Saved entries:
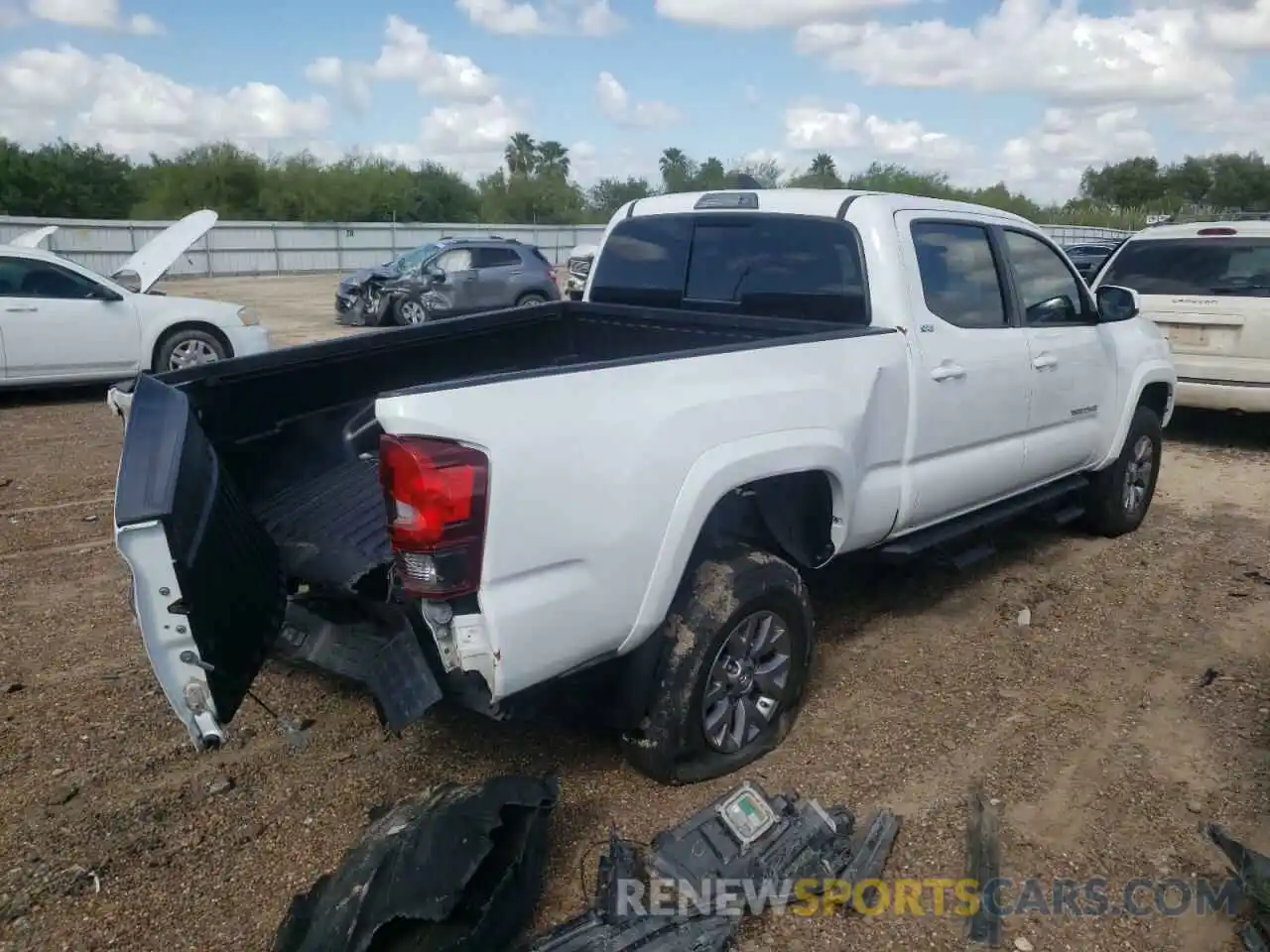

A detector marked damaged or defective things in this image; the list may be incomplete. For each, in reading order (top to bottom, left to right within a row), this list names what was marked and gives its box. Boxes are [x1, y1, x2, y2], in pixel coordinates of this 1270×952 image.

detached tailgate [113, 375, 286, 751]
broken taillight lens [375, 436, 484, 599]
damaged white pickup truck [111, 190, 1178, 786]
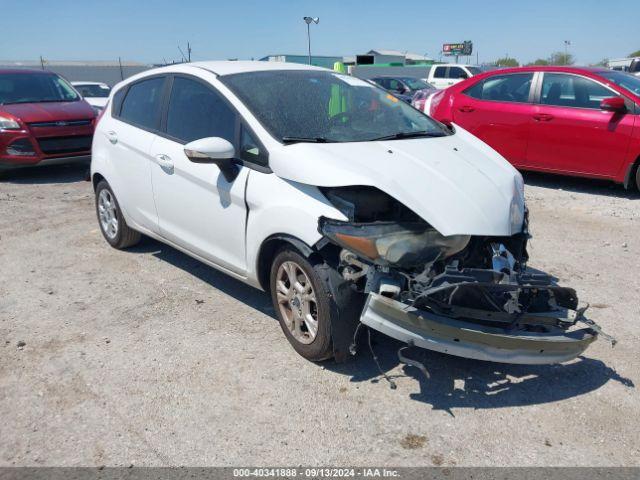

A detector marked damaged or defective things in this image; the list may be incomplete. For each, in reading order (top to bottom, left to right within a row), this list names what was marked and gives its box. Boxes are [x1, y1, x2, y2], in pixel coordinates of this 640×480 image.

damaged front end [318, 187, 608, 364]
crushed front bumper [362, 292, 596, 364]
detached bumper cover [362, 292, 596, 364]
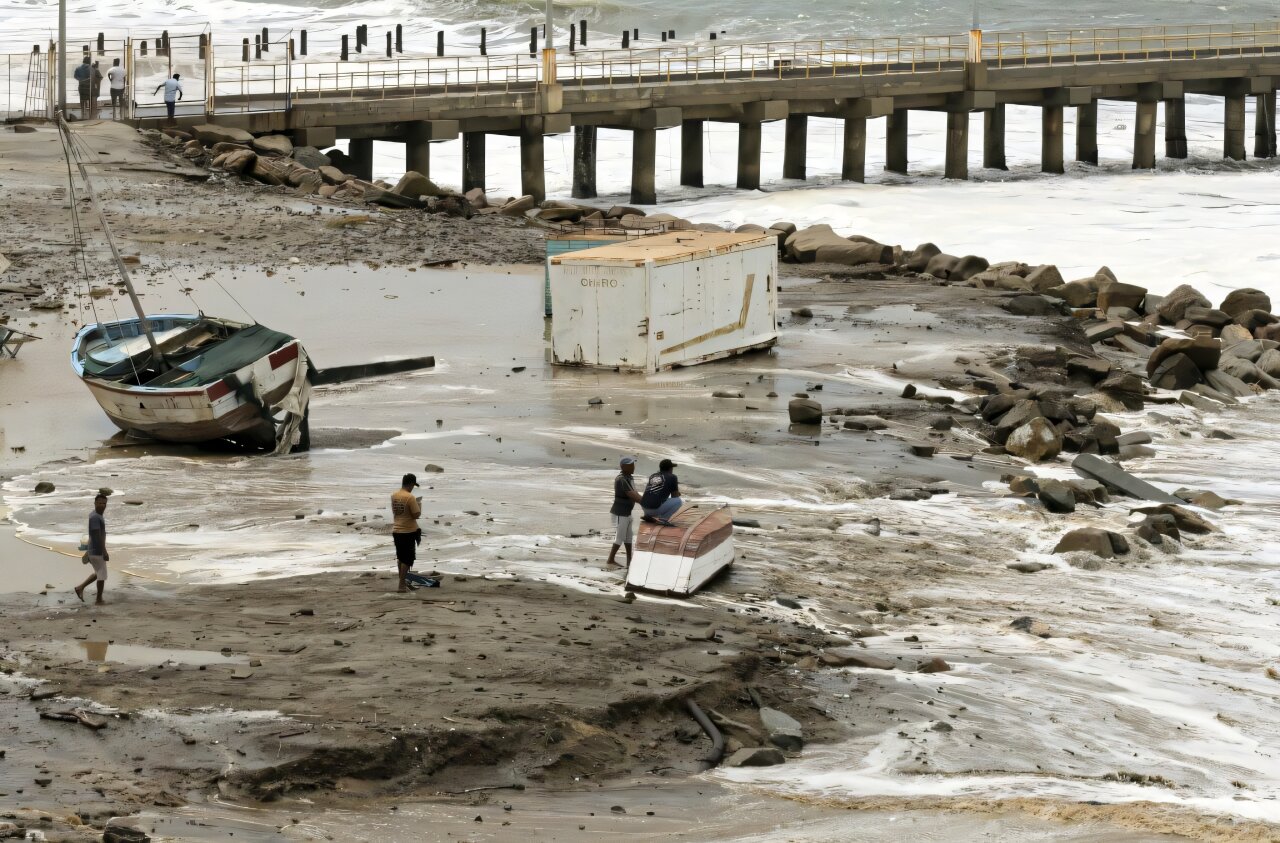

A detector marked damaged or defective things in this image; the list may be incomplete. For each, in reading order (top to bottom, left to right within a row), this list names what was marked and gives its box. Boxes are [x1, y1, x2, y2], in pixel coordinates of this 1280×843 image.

▸ **TASK DETAILS**:
Reproduce the data above exactly, leaving out any picture in it.

▸ **TASK RESPONSE**:
A detector marked damaged or defective things in this image; the list may be incomplete. For each, in reading order (top to bottom, left to right within a row), this list names what was marked and gives its box. Boxes are [x1, y1, x2, y2], in pixel coordinates of this 1270×952 image.

detached tailgate [113, 375, 286, 751]
broken taillight lens [375, 436, 484, 599]
damaged white pickup truck [111, 190, 1178, 786]

A detector marked damaged or defective things in this image; the list may be incomplete. For each, in reading order (top to bottom, left to right within a row), this list names what was marked and gives its box. Boxes are [x1, y1, x2, y2], in pixel coordinates of this 640×480 image.

damaged front end [318, 187, 608, 364]
crushed front bumper [362, 292, 596, 364]
detached bumper cover [362, 292, 596, 364]

A detector marked damaged or defective things in this image; the list may be incomplete. For each, in reading order (top to bottom, left to right within a row), this list names what was marked and gives its box. Boxes are [x1, y1, x2, y2], in pixel coordinates of this 1280×843 image.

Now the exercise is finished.